Among the lines of the listing below, retype exactly those from the one containing "Franklin Mint New York Round" through the one containing "A Detailed Guide", both included. Do not include pictures.

## Recorded data
-*-

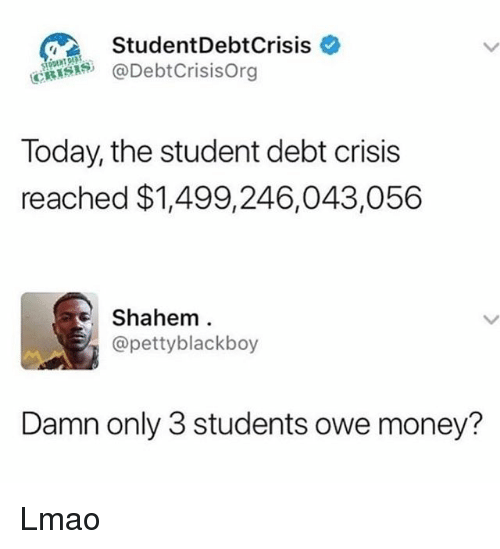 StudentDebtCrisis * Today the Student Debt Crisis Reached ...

-*-

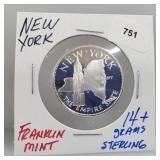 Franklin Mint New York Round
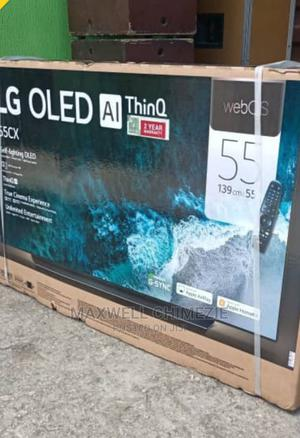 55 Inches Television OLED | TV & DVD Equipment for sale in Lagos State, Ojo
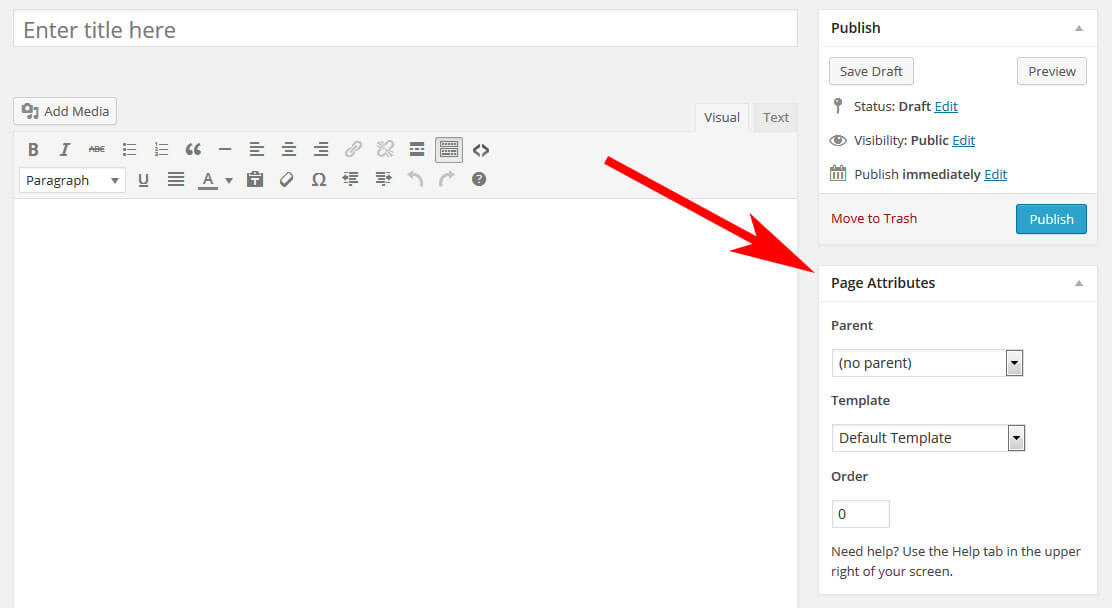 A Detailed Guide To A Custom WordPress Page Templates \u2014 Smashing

-*-

## Expected answer
 Franklin Mint New York Round
 55 Inches Television OLED | TV & DVD Equipment for sale in Lagos State, Ojo
 A Detailed Guide To A Custom WordPress Page Templates \u2014 Smashing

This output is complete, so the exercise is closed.